Wes Riddle (currently running for U.S. Congress (TX-District 25) in the Republican Primary) writing at ELVISNIXON asks a VERY vital question: "Would Jesse Jackson be BETTER OFF living in Uganda?"?
Multiculturalism is a word that refers to a fact, as well as to a fallacy. On the one hand, a demographic change has and is occurring in America. For the past 40 years, most immigrants have come from Asia, Africa and Latin America, instead of from Europe. Moreover, the birthrates for these and other non-white minorities are substantially higher than for whites. This has led to a “browning of America” and to multiculturalism in fact. The ideology of multiculturalism, however, is a horse of a different color. Unlike the fact of multiculturalism, this ideology by the same name is a fallacy that poses a vital threat to America. Indeed, it is a tool of the political left for changing the country’s educational and political institutions. A variant of cultural relativism, it posits an explicit denial that Western and American civilizations have anything in them superior to other cultures. Further, the ideology entails the assertion that Western and American civilizations are actually worse, that successes for the past half millennium are the product of exploitation—namely colonialism, and slavery.
Well, that of course is horse hockey. In point of fact, colonialism and slavery are universal and not distinctively Western. The British conquered India and ruled it for 300 years, but before the British there were the Persians, the Mongols, the Afghans, and Alexander the Great. As for slavery, it has existed in all cultures: ancient India, China, Greece and Rome, and in Africa. American Indians even practiced it before Columbus corrupted them. What’s uniquely Western isn’t slavery but abolition—the movement to end slavery developed in Western civilization. As author and academic Dinesh D’Souza, himself an immigrant from India, has stated, “Never outside the West have slave-owners and potential slave-owners proclaimed principles condemning it, and expended blood and treasure ending it.” Moreover, Western civilization has produced the height of all civilizations in certain respects, to include literature. As Saul Bellow pointed out a few years ago, there ain’t a Tolstoy of the Zulus or a Proust amongst the Papuans. (He caught quite a bit of flack for his insensitivity, by the way). Obviously, there are great works produced by non-Western cultures—and you can add these and still remain anchored in Western thought and culture!
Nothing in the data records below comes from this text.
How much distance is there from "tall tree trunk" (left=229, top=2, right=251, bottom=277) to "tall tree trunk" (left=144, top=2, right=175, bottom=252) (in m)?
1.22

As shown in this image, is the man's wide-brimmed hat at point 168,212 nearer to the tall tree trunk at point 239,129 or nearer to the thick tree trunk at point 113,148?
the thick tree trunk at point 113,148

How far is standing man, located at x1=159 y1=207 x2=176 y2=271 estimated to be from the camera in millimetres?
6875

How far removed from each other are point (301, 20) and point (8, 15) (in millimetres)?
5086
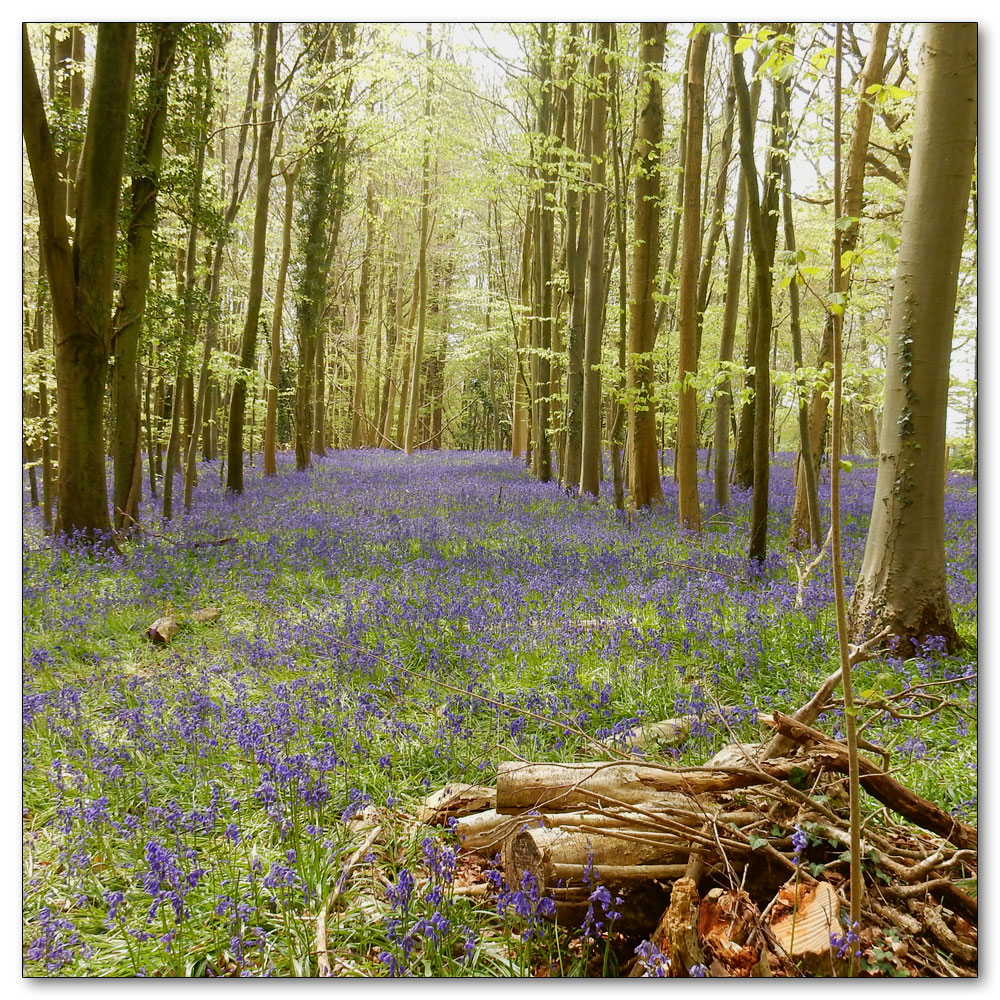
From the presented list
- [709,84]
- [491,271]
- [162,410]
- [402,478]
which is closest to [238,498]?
[402,478]

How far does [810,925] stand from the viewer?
2.05 metres

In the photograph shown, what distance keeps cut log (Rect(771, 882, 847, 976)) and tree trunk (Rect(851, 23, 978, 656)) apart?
2.47 meters

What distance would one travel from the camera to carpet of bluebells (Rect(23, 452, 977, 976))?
2.20m

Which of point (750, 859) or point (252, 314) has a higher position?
point (252, 314)

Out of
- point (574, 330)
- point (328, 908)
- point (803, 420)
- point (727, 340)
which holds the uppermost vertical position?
point (574, 330)

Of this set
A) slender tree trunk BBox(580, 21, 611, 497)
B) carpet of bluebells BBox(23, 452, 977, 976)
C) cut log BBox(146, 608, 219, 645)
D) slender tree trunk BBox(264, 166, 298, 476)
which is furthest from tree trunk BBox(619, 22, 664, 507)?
slender tree trunk BBox(264, 166, 298, 476)

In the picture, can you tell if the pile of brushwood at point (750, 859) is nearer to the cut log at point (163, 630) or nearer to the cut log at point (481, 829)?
the cut log at point (481, 829)

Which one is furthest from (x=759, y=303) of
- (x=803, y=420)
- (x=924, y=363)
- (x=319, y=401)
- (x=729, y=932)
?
(x=319, y=401)

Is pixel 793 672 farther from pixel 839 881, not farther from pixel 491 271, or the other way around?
Answer: pixel 491 271

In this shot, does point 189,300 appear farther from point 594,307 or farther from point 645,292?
point 594,307

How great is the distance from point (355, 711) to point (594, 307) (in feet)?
32.7

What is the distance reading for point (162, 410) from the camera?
16016 millimetres

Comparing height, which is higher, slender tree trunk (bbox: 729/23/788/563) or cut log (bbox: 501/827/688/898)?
slender tree trunk (bbox: 729/23/788/563)

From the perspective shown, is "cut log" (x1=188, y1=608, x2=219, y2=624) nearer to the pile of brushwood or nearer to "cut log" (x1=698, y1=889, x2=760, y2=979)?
the pile of brushwood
Recently the multicultural ideologues came up with another bizarre idea to give reparations for slavery—cash payments to blacks today to make up for the injustice of historical slavery. It made me think of what Muhammad Ali said after his mid-1970s fight with George Foreman. The fight was held in Zaire. After he returned to America, he was asked what he thought of Africa. He replied, “Thank God my granddaddy got on that boat.” Although a funny quip, colonialism and slavery proved ironical. They were bad for the generations experiencing them but indirectly beneficial to generations that followed. D’Souza points out that his Indian grandfather was embittered by the unfair treatment he experienced under British rule. Paradoxically, however, as a consequence of the same colonial rule, his grandchild learned ideas and traditions that inform a Western understanding of freedom: separation of powers, democracy, human dignity, equal rights.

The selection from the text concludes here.